__À faire__
[1] D'après le texte sur le malaise de la police, quelle date les policiers ont-ils retenue pour leur marche de la colère ?
[2] Prolongez le texte sur le malaise de la police à partir de sa dernière phrase.

__Extrait choisi__
>>>>

Le corps de la police va mal, on le sait tous, et on sait pourquoi. Les raisons sont économiques, politiques, juridiques, et sociales. On l’a vu récemment, un policier qui se battait avec un homme au pied d’une cité (un proche de Yassine Belattar) a été mis à pied. Sa hiérarchie l’a suspendu mais sous la pression de ses confrères, elle a reculé, signe d’une autorité incertaine. Le policier de 2019 a un job difficile, coincé entre une population aux aguets (les Gilets jaunes), des racailles qui pénalisent les habitants des banlieues, et une élite qui s’en sert comme bouclier social.
Dernière tension en date – on y revient parce que ça cristallise le malaise –, la bagarre entre un policier et un médiateur de Sevran (93).
« La demande de suspension d’un policier d’Aulnay-Sevran formulée, jeudi, par le préfet de police, Didier Lallement, a mis le feu aux poudres dans les rangs de la police. Le soir même dès 21h30, une centaine de policiers se sont rassemblés devant le commissariat d’Aulnay à la suite d’un mot d’ordre lancé par le syndicat majoritaire Unité SGP police FO. » (Le Parisien)
Si maintenant les policiers en bande mettent la pression sur les commissariats comme les bandes de racailles, où va-t-on ?! Voici la réaction de Yassine Belattar, le monsieur « Banlieues » de Macron :
« Lamine Ba est mon ami et j’étais avec lui la veille. Jamais il n’aurait provoqué un policier car son travail est connu de tous pour la jeunesse. Merci de diffuser ces images qui prouvent un malaise palpable. L’uniforme ne permet pas tout et surtout n’excuse pas tout. »
Dans l’esprit de la population, au-delà des tensions dans les banlieues (qui de la poule et de l’œuf...), les policiers ont fort à faire depuis la révolte des Gilets jaunes. Pour une partie grandissante de la population, le policier 2019 n’arrête plus les voleurs ou les agresseurs – les racailles bénéficient d’une impunité incompréhensible –, il défend le pouvoir corrompu contre la colère du peuple. Il défend le riche et cogne sur le pauvre. Or le policier appartient au peuple, et au peuple pauvre, ce qui crée un trouble certain.
Cela peut-il faire disjoncter des fonctionnaires déjà bien fragilisés par les médiocres conditions de travail ? Les ministres de l’Intérieur faisant de beaux discours avec de belles paroles tout en réduisant les effectifs et en augmentant la charge de travail en douce, comme dans toute l’administration...
« Un collègue qui n’est pas bien dans sa vie personnelle, quand en plus il travaille dans des conditions déplorables, qu’il est confronté à la misère et la violence d’une partie de la société… vous pouvez passer malheureusement à l’acte. » (Fabien Vanhemelryck du syndicat Alliance, cité par Le Nouvel Obs)
48 policiers se sont donné la mort en 2019 avec leur arme de service, et ce n’est que la partie émergée de l’iceberg. Devant la surdité du pouvoir incarné par Castaner, qui a littéralement disparu des radars, les policiers organisent une marche de la colère le 2 octobre. Objectif ? On vise Emmanuel Macron.

<<<<

[Enregistrements extraits]

>>>>

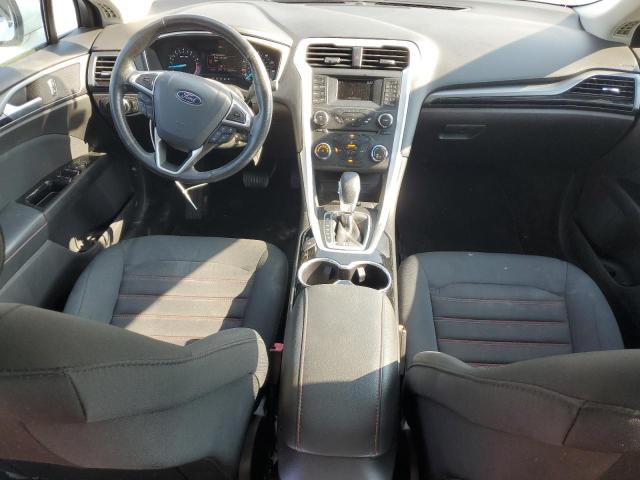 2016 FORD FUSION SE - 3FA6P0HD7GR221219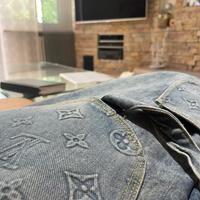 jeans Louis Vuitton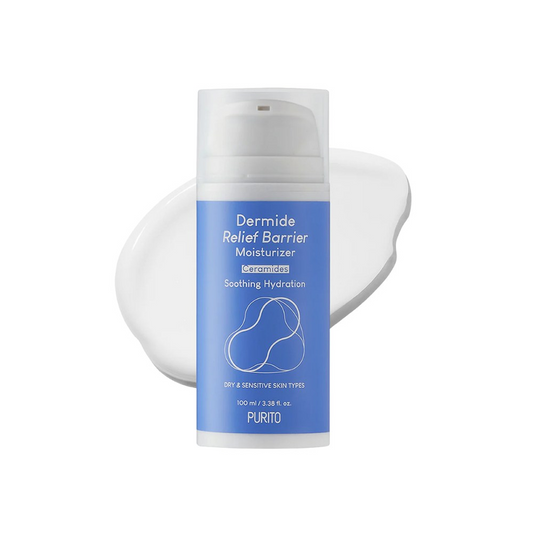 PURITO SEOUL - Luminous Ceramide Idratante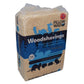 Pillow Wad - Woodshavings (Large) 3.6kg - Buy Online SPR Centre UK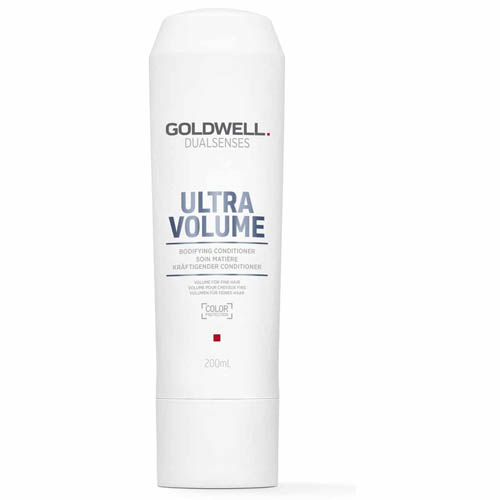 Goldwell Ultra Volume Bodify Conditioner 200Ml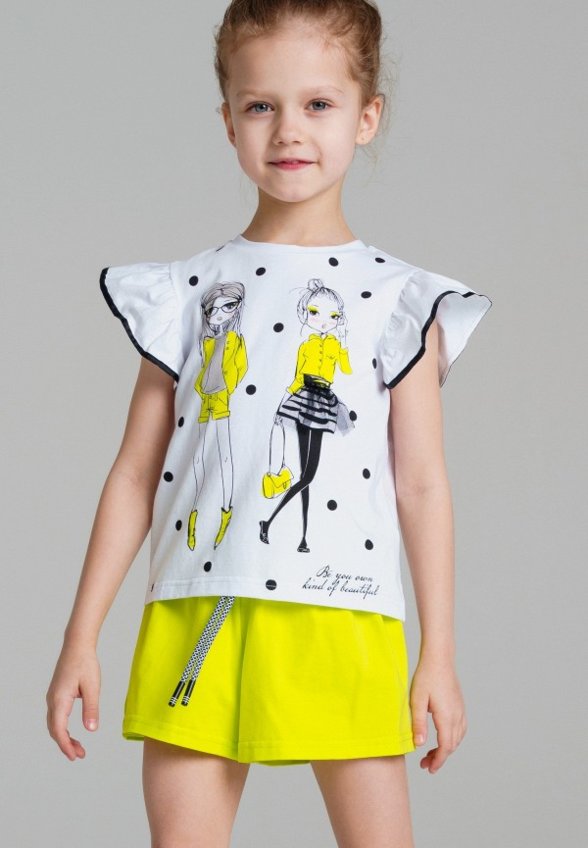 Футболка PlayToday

<<<<
>>>>

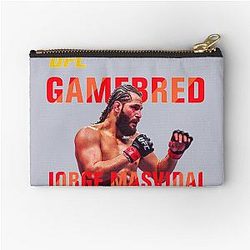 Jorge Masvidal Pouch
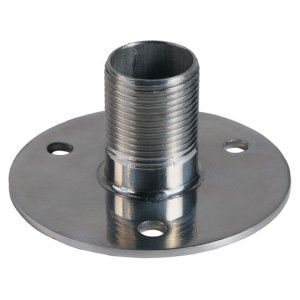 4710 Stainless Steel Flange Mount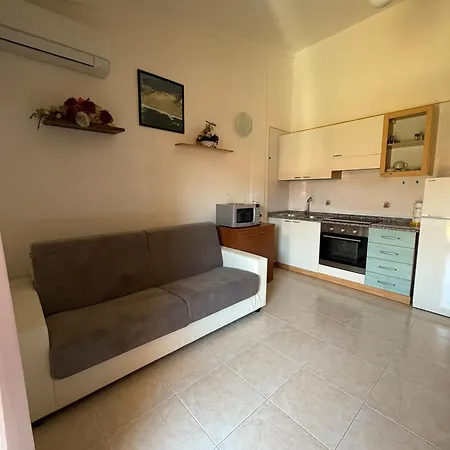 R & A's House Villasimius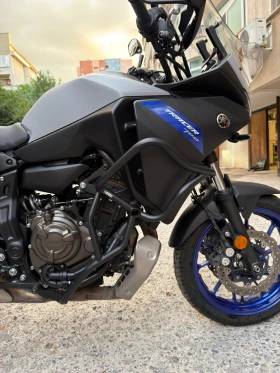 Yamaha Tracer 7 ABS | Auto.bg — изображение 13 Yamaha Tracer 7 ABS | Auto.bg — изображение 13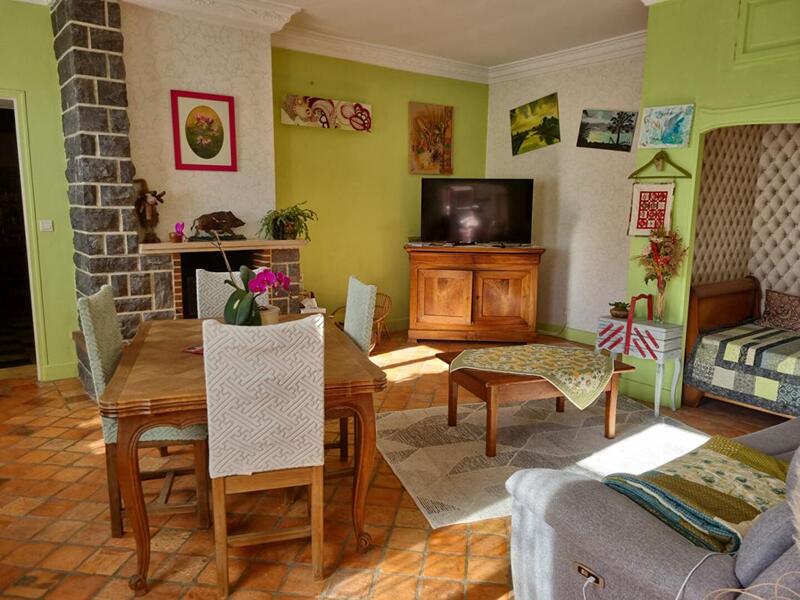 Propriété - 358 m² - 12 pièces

<<<<

__Réponses numérotées__
[1] Le 2 octobre.

[2]
Qui est concerné ? Tout le monde, car le mot d’ordre a été repris par les vingt syndicats de police.
« C’est historique. Le dernier appel comme ça remonte à 2001. Et si on appelle toutes les organisations à se réunir dans la rue, c’est qu’il est grand temps de lancer le premier avertissement en haut lieu. » (Fabien Vanhemelryck)
Et quelles sont les revendications de la majorité des policiers ? « Une loi de programmation ambitieuse pour un service public de qualité ».
TOUS LES CORPS DE POLICIERS : ACTIFS, ADS, ADMINISTRATIFS, TECHNIQUES ET SCIENTIFIQUES UNIS DANS LA LUTTE CONTRE LE SUICIDE ET LES AGRESSIONS POUR UNE MARCHE NATIONALE DE LA COLERE, LE MERCREDI 02 OCTOBRE 2019 A 12H30 A PARIS@Place_Beauvau @PoliceNationale @prefpolice pic.twitter.com/rIKvnkm3v6
— ALLIANCE PN (@alliancepolice) September 10, 2019
Au moment où le pouvoir libéral à l’Élysée affaiblit l’État en s’attaquant aux services publics qui sont en quelque sorte la marque sociale de la France, autant dire que ce n’est pas gagné.
En regardant notre agenda, nous découvrons que le 2 est un mercredi. Pour la fusion des cortèges de Gilets jaunes et de Gilets pare-balles, il faudra donc que les GJ avancent un peu leur manifestation du 5 octobre, qui sera la 47e du nom. La fusion des colères, ce que la gauche appelle la convergence des luttes, aurait encore plus de poids. Cela scellerait une réconciliation entre le corps social en lutte et le corps institutionnel de la sécurité.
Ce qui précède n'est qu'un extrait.